++++ Data shown

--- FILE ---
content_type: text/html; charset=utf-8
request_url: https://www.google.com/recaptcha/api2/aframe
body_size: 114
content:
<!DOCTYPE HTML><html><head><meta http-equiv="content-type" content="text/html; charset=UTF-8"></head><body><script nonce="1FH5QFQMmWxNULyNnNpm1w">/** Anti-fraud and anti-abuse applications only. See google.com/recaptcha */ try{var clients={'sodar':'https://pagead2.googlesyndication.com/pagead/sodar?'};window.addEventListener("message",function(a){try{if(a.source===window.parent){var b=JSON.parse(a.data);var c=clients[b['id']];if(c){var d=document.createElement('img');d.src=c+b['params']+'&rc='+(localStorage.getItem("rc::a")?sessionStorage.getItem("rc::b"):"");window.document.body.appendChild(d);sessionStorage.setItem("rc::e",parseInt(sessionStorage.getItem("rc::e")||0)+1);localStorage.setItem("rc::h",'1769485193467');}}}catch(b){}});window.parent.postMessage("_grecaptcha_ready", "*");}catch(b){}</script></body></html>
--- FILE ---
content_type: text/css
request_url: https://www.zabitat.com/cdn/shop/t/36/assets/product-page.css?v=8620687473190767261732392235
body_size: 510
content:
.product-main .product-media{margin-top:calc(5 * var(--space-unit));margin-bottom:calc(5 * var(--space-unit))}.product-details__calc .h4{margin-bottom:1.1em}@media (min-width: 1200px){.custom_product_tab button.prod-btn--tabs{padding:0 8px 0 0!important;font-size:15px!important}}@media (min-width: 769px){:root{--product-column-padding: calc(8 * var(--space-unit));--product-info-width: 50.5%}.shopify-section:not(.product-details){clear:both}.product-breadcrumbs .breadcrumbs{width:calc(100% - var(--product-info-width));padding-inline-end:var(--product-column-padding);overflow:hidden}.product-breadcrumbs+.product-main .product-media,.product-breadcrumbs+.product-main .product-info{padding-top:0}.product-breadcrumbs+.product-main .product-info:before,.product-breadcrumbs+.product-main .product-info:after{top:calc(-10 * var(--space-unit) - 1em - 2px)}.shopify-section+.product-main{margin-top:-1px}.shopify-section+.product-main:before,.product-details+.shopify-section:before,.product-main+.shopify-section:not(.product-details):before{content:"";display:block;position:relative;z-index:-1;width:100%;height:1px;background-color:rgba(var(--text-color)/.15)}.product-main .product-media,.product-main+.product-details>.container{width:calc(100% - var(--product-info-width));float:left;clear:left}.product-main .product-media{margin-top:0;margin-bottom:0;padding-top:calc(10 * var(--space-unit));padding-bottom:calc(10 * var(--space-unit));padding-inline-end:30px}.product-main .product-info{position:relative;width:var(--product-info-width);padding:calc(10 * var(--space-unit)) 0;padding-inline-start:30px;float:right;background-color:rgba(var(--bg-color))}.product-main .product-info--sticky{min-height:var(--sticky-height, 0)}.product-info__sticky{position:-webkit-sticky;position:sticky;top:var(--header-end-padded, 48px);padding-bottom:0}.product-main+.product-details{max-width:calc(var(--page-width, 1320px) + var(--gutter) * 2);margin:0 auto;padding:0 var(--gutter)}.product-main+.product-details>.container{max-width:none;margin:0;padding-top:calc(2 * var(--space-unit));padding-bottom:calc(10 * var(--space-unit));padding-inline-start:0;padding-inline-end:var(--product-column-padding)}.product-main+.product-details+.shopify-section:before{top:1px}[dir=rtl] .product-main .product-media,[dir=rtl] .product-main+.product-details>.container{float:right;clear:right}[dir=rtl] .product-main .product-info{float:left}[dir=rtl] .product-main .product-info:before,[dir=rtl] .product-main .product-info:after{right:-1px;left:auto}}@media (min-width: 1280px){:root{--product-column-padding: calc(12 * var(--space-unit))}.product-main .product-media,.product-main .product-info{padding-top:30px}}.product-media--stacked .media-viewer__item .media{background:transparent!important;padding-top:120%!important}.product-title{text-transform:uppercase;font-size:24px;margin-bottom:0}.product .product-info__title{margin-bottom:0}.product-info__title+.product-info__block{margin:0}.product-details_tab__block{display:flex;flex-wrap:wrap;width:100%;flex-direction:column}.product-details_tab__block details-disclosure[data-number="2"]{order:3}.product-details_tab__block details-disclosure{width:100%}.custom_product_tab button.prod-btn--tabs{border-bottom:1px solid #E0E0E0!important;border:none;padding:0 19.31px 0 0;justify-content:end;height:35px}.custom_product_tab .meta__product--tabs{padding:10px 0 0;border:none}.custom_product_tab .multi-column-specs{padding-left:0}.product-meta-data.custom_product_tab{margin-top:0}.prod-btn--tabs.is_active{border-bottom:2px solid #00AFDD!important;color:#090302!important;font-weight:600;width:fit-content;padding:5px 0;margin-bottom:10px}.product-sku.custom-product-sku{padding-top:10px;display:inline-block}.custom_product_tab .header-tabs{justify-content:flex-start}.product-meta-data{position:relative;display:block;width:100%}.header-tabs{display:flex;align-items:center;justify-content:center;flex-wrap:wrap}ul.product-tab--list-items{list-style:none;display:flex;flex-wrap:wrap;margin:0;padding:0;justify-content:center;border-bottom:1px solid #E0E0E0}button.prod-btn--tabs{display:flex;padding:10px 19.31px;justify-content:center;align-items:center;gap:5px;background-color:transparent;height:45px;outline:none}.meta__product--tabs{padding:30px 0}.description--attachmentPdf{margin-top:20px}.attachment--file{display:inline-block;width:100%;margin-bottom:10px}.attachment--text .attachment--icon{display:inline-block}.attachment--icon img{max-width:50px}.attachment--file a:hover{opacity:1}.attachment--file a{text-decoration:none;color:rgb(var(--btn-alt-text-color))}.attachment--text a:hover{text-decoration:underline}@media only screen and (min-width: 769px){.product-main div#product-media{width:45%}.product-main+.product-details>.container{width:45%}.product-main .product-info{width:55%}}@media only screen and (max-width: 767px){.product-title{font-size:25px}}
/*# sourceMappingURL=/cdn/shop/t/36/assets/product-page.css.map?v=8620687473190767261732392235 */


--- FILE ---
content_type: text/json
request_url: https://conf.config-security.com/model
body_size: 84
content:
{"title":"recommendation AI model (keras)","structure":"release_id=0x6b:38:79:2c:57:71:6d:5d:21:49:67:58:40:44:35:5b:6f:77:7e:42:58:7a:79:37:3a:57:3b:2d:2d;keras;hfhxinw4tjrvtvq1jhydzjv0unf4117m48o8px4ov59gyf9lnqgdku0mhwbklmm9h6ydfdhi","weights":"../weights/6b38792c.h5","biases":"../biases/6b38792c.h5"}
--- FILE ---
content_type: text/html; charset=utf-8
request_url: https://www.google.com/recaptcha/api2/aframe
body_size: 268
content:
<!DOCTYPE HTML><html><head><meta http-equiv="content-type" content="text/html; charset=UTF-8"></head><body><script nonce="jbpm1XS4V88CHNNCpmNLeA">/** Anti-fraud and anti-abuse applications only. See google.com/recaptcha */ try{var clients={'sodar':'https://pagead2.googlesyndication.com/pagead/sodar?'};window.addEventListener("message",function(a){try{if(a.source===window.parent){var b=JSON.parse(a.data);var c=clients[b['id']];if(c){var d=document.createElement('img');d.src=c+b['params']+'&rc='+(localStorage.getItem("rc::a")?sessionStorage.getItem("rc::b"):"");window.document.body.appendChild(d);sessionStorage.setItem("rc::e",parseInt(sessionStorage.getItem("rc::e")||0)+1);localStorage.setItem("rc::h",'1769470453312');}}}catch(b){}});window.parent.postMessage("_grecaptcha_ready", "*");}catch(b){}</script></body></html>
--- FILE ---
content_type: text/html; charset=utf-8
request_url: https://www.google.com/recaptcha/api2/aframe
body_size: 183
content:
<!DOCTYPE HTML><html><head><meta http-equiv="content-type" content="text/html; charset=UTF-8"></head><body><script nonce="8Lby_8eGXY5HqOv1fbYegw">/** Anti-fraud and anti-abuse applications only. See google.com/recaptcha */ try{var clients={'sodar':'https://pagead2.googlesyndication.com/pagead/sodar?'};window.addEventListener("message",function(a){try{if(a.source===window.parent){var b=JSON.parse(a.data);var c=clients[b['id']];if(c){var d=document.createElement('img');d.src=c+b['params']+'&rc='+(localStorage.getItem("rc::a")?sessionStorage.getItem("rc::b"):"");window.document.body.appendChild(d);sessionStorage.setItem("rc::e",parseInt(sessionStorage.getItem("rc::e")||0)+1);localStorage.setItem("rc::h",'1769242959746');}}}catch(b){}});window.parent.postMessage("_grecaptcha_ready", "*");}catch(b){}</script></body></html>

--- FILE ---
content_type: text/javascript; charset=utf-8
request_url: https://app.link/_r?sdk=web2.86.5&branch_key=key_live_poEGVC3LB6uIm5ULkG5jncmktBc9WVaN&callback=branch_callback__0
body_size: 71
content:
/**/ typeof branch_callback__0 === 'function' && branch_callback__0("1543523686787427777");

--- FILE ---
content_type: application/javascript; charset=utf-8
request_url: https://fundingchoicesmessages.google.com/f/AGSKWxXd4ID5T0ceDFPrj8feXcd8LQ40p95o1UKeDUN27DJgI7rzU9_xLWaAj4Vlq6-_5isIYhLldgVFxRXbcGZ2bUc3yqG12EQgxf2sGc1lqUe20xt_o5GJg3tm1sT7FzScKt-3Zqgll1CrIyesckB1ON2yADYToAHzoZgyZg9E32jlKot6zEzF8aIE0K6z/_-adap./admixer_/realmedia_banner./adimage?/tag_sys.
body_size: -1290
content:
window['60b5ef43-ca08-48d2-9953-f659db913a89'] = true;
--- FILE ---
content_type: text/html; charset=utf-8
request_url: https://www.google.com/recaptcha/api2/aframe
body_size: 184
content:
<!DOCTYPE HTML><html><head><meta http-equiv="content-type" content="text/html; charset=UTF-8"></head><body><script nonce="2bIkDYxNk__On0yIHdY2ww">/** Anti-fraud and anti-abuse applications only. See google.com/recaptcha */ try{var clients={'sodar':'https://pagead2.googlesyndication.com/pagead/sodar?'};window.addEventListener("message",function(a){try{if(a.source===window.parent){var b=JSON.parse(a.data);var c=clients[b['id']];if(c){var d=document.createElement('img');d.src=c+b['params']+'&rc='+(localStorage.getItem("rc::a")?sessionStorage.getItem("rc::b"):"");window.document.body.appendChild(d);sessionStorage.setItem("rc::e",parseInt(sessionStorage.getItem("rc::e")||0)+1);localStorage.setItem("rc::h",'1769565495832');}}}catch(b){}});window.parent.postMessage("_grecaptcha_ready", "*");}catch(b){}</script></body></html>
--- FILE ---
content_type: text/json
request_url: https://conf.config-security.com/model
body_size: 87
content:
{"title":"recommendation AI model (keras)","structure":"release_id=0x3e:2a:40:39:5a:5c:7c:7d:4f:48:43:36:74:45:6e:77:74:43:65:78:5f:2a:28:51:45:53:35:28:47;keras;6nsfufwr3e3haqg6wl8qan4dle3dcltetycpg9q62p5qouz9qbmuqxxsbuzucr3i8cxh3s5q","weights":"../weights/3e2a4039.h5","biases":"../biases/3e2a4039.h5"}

++++++++

• **Work to be completed**
Copy out every line of the data where the word "structure" occurs.

• **Task output**
{"title":"recommendation AI model (keras)","structure":"release_id=0x6b:38:79:2c:57:71:6d:5d:21:49:67:58:40:44:35:5b:6f:77:7e:42:58:7a:79:37:3a:57:3b:2d:2d;keras;hfhxinw4tjrvtvq1jhydzjv0unf4117m48o8px4ov59gyf9lnqgdku0mhwbklmm9h6ydfdhi","weights":"../weights/6b38792c.h5","biases":"../biases/6b38792c.h5"}
{"title":"recommendation AI model (keras)","structure":"release_id=0x3e:2a:40:39:5a:5c:7c:7d:4f:48:43:36:74:45:6e:77:74:43:65:78:5f:2a:28:51:45:53:35:28:47;keras;6nsfufwr3e3haqg6wl8qan4dle3dcltetycpg9q62p5qouz9qbmuqxxsbuzucr3i8cxh3s5q","weights":"../weights/3e2a4039.h5","biases":"../biases/3e2a4039.h5"}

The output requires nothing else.